Even as General Motors shrinks its U.S. retail network to adjust to its falling market share, the company is advertising for new dealers. In a change of approach, GM is recruiting dealers — particularly minorities and women — who have prospered with other automakers' franchises.
Traditionally, GM has identified, developed and financed its own dealers, especially minorities. By contrast, import-brand car companies have strengthened their U.S. retail ranks by enlisting dealers who had succeeded with other brands, notably Detroit 3 franchises.
GM executives decline to say how many dealers they are interested in signing up or to suggest a timetable. They say they aren't emphasizing particular brands or markets. Any financial incentives to recruit dealers will be case by case, the executives say.
Some GM minority dealers complain that the new strategy ignores their needs when many of them are struggling to stay in business.
This week, GM will host a dealer recruitment event in suburban Chicago.

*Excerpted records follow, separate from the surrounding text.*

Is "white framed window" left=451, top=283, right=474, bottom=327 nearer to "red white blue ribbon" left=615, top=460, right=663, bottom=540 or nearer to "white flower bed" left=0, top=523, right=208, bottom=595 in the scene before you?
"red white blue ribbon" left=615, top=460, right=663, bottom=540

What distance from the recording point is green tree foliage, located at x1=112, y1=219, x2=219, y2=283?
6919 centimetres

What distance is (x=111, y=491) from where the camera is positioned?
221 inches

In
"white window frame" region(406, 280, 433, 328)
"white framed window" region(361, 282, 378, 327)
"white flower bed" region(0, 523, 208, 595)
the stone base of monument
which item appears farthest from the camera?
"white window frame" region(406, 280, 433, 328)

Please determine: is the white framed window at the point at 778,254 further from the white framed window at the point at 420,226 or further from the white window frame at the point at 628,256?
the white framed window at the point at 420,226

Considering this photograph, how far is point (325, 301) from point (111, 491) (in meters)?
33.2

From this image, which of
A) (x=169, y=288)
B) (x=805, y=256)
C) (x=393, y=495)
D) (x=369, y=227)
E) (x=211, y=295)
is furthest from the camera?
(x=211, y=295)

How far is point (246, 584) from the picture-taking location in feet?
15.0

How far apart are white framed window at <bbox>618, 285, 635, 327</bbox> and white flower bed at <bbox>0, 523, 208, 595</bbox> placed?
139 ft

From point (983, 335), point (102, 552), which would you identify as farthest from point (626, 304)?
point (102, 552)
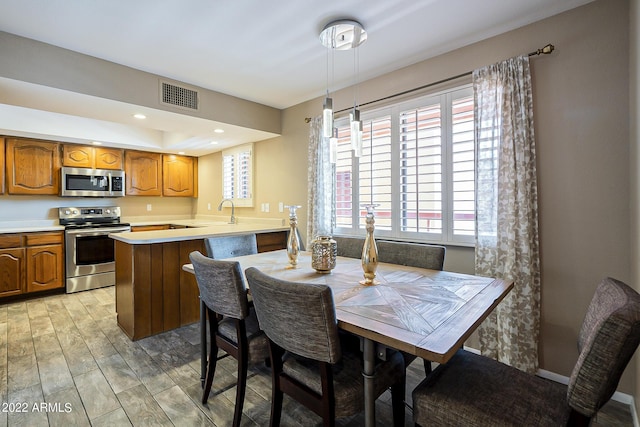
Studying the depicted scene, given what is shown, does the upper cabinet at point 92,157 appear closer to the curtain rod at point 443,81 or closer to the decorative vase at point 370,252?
the curtain rod at point 443,81

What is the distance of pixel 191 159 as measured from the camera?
220 inches

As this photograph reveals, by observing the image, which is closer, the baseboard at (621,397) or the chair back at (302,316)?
the chair back at (302,316)

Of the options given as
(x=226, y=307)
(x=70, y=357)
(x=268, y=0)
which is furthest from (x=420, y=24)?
(x=70, y=357)

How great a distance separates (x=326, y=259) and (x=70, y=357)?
220cm

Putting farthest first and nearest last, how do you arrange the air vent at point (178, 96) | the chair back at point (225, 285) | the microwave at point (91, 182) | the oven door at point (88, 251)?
the microwave at point (91, 182) → the oven door at point (88, 251) → the air vent at point (178, 96) → the chair back at point (225, 285)

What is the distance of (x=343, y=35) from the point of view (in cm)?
218

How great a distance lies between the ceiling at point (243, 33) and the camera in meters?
1.91

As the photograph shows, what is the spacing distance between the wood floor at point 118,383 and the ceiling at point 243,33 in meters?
2.08

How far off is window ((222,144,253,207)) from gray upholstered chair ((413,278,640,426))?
3.65 m

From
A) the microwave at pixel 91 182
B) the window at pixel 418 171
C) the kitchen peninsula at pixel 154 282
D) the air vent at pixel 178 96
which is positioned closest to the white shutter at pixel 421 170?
the window at pixel 418 171

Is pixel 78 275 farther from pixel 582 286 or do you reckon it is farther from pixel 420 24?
pixel 582 286

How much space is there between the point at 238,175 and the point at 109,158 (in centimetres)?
200

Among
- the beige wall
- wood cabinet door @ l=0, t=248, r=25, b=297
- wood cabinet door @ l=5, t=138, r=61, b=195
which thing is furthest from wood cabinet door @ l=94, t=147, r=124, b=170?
the beige wall

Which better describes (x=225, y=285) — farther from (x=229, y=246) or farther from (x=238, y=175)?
(x=238, y=175)
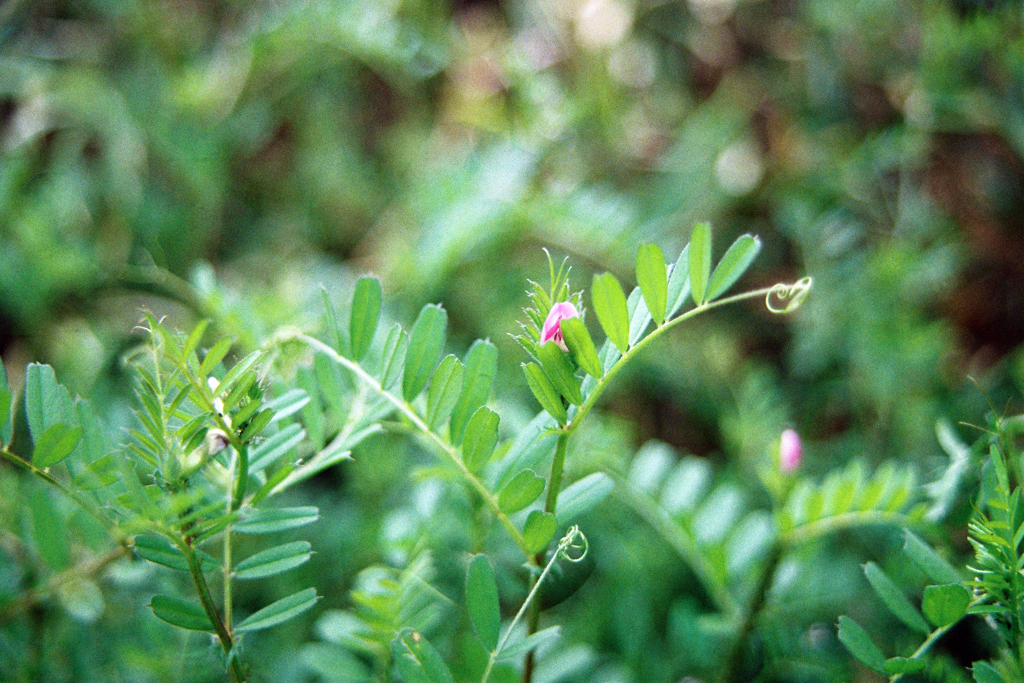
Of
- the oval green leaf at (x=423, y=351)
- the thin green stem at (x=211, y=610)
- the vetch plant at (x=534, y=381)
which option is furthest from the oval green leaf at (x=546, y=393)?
the thin green stem at (x=211, y=610)

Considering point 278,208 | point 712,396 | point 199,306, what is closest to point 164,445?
point 199,306

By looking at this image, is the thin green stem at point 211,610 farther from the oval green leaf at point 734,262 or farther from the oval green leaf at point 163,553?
the oval green leaf at point 734,262

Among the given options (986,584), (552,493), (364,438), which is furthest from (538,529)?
(986,584)

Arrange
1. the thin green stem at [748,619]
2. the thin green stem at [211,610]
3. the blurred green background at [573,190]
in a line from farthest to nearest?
the blurred green background at [573,190], the thin green stem at [748,619], the thin green stem at [211,610]

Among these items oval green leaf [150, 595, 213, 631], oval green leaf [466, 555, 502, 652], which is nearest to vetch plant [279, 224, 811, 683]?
oval green leaf [466, 555, 502, 652]

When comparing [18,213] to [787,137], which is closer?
[18,213]

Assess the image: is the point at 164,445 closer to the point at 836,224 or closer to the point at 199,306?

Current GM dealers aren't invited.
"While you have a good team, you continue to look for super businesspeople, especially when they are diverse," says Dawin Wright, GM's director of North American dealer development.
GM particularly is looking for minority and female dealers who can buy and run large dealerships in metropolitan areas, says Wright, who heads GM's minority dealer development program and Women's Retail Initiative.
Wright says GM will provide financial aid to dealers it recruits "based on what the potential candidate brings with him or her."